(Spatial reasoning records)
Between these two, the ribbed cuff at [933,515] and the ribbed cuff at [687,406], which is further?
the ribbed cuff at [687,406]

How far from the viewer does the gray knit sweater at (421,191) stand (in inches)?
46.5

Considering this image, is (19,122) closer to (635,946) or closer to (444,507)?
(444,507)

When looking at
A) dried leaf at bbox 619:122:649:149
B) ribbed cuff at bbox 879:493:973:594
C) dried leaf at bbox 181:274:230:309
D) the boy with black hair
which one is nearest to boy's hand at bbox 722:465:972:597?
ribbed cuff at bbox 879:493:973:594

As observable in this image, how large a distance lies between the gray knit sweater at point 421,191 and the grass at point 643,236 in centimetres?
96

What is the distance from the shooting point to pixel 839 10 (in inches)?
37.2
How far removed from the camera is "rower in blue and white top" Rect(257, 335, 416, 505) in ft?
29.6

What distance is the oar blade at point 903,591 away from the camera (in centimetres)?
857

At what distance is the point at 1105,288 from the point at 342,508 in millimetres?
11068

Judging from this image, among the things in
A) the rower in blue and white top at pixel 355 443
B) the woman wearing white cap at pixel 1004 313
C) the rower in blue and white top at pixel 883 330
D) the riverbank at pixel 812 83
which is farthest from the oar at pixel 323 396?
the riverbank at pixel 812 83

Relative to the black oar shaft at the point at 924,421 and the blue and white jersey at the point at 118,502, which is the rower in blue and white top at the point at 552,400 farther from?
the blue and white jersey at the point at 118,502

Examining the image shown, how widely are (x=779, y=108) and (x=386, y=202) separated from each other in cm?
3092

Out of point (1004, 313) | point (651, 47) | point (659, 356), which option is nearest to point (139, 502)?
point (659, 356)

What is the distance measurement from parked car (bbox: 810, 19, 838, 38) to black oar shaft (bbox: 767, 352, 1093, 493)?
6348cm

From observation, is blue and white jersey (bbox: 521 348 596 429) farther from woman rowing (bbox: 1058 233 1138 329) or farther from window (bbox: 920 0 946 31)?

**Instruction:** Lay out the lines of the listing as a Markdown table with columns n and Line, starting with the line containing "What is the distance measurement" and going on through the end of the listing. Number each row and leave out blank lines.

**Exercise response:**
| n | Line |
|---|---|
| 1 | What is the distance measurement from parked car (bbox: 810, 19, 838, 38) to black oar shaft (bbox: 767, 352, 1093, 493)? |
| 2 | 6348cm |
| 3 | From observation, is blue and white jersey (bbox: 521 348 596 429) farther from woman rowing (bbox: 1058 233 1138 329) or farther from window (bbox: 920 0 946 31)? |